Tasks for this exercise:
• A. List the titles of the books that the Gary Hamel review excerpt below says Hamel also wrote.
• B. Quote the passage of the Gary Hamel review excerpt below starting with "While the book’s" and going on through "thoroughly as Hamel.".

Extracted text:
********
Management innovation often redistributes power. So don’t expect everyone to be enthusiastic. Gary Hamel

While the book’s diverse examples are clear, wide-ranging and useful, in the perspective of time, they may not always be as radical as a paradigm shift might mandate. If some of Hamel’s discussion seems like yesterday’s news or codification of today’s ongoing paradigm, consider how innovative and fresh it was when he published it in 2007. While many other experts have said hierarchical, top-down management may stifle innovation and must change, few saw this as soon or explored it as thoroughly as Hamel.

His intelligence, his writing skills, and his ability to offer both specific and wide-ranging solutions continue to serve anyone who wants to encourage innovation or to understand the changing face of management. He develops these ideas further in his later books, which mark important progress in the field. However, you can benefit from the insights and suggestions in this book even if it’s your first Hamel read – just don’t make it your last.

Gary Hamel also wrote Competing for the Future (co-authored by K.C. Prahalad, 1996); Alliance Advantage: The Art of Creating Value Through Partnering (co-authored by Yves L. Doz, 1998); Leading the Revolution: How to Thrive in Turbulent Times by Making Innovation a Way of Life (2002); What Matters Now: How to Win in a World of Relentless Change, Ferocious Competition, and Unstoppable Innovation (2012); and Humanocracy: Creating Organizations as Amazing as the People Inside Them (co-authored by Michele Zanini, 2020). Bill Breen co-authored Brick By Brick with David Robertson.
********
Data listing:
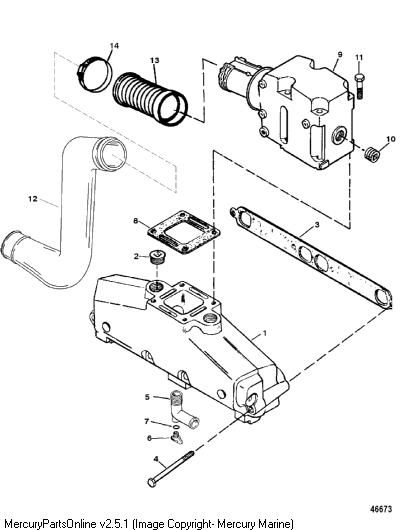 14
13
9
11
10
12
8
3
2
1
5
7
6
4
46673
MercuryPartsOnline v2.5.1 (Image Copyright- Mercury Marine)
********
Solutions per task:
• A.
- Competing for the Future
- Alliance Advantage: The Art of Creating Value Through Partnering
- Leading the Revolution: How to Thrive in Turbulent Times by Making Innovation a Way of Life
- What Matters Now: How to Win in a World of Relentless Change, Ferocious Competition, and Unstoppable Innovation
- Humanocracy: Creating Organizations as Amazing as the People Inside Them

• B.
While the book’s diverse examples are clear, wide-ranging and useful, in the perspective of time, they may not always be as radical as a paradigm shift might mandate. If some of Hamel’s discussion seems like yesterday’s news or codification of today’s ongoing paradigm, consider how innovative and fresh it was when he published it in 2007. While many other experts have said hierarchical, top-down management may stifle innovation and must change, few saw this as soon or explored it as thoroughly as Hamel.